# Algae just at high levels of tank?



## LancsRick (27 Jul 2012)

Where my plants have grown within about 4 inches of the surface, I'm now seeing hair algae develop on their leaves. The rest of the tank is fine.

Am I right in assuming that this is due to the PAR at that depth of water becoming such that algae is thriving  as the leaves at that level cannot react fast enough? If so, I'm confused as to why it's so localised, since I'd expect the plant to react more as a whole instead of differently at levels?

Thanks guys!


----------



## ceg4048 (28 Jul 2012)

LancsRick said:
			
		

> Where my plants have grown within about 4 inches of the surface, I'm now seeing hair algae develop on their leaves. The rest of the tank is fine.
> 
> Am I right in assuming that this is due to the PAR at that depth of water becoming such that algae is thriving  as the leaves at that level cannot react fast enough?


Yes, I partially concur with this analysis. Photon flux varies according to the inverse square rule so that, for example, if a bottom leaf is twice as far away from the bulb than a top leaf, then that bottom leaf is exposed to 4 times less PAR than the top leaf. It is therefore much easier for the bottom leaf to deal with  less light than for the top leaf, which will need to process a proportionally higher amount of CO2 in order to avoid being damaged by that 4X higher level of radiation. So it is not so much that the top leaves cannot react fast enough, but that you do not have enough CO2 at the top of the plant to satisfy the amount that is demanded by those leaves based on the radiation flux.



			
				LancsRick said:
			
		

> If so, I'm confused as to why it's so localised, since I'd expect the plant to react more as a whole instead of differently at levels?


If you suffer an injury on your left hand, do you feel it on your right hand? Light does two things to plants; it provides energy for food production and at the same time causes radiation damage to the tissues. If there is enough CO2 and nutrition available then the plant can produce enough food to repair itself and add higher levels of protection to overcome the damage caused by the radiation. If there is not enough nutrition the rate of damage exceeds the rate of food production. The lower leaves must produce enough food to keep themselves healthy as well as to produce food and oxygen for transport to the roots down below. They cannot spare enough resources to send to the leaves above. Those leaves must fend for themselves. If not, then they are sacrificed because the overall health of the plant is more important. If you see the algae on all levels of the plant then that means there is poor CO2 at all levels, not just at the top.

This is why there is so much failure with planted tanks, because people automatically assume that light is the only important thing and that it makes plants grow healthy. A plant does not grow because of light. It grows and is healthy because of food. The light is an oven or a stove top that powers the reactions that make the food, but at the same time it is dangerous and if it is not fed with the other important compounds necessary to complete the process of food production it will be out of control and will annihilate the plant. This is why few plants can grow in a desert, because there is too much light and not enough water. For aquatic plants which have an abundance of water, there is too much light and not enough CO2.

Cheers,


----------



## LancsRick (28 Jul 2012)

Thanks Clive, logical and reasoned replies as always! I'll probably just trim the tops back and deal with it that way.
------------------------------------------------
**Parts of the exercise**
(a) Answer these questions about the forum thread on algae near the tank surface, one answer per line, marked like the questions.
(i) About how close to the surface have the plants grown where the hair algae is appearing?
(ii) If a bottom leaf is twice as far from the bulb as a top leaf, how much less PAR does it receive?
(iii) How does the original poster say they will probably deal with the problem?
(b) Rewrite the stretch of the algae thread from "This is why there" through "not enough CO2.", substituting "hot plate" for "stove top".
------------------------------------------------
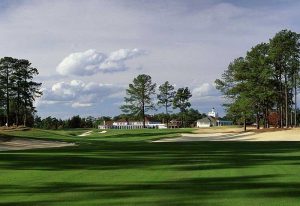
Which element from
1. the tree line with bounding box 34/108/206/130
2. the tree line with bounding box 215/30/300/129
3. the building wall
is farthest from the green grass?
the building wall

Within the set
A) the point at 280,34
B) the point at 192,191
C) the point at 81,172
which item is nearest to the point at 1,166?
the point at 81,172

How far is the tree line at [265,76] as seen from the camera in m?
76.2

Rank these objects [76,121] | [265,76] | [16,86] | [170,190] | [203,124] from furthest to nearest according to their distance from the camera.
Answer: [203,124] → [76,121] → [16,86] → [265,76] → [170,190]

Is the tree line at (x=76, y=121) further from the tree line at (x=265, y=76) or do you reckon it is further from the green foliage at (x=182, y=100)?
the tree line at (x=265, y=76)

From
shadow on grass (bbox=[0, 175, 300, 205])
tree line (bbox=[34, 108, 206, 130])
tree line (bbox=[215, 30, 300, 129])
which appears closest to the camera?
shadow on grass (bbox=[0, 175, 300, 205])

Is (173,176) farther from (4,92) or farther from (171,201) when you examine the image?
------------------------------------------------
**Answers to the problems**
(a)
(i) Within about 4 inches of the surface.
(ii) 4 times less PAR.
(iii) By trimming the tops back.

(b)
This is why there is so much failure with planted tanks, because people automatically assume that light is the only important thing and that it makes plants grow healthy. A plant does not grow because of light. It grows and is healthy because of food. The light is an oven or a hot plate that powers the reactions that make the food, but at the same time it is dangerous and if it is not fed with the other important compounds necessary to complete the process of food production it will be out of control and will annihilate the plant. This is why few plants can grow in a desert, because there is too much light and not enough water. For aquatic plants which have an abundance of water, there is too much light and not enough CO2.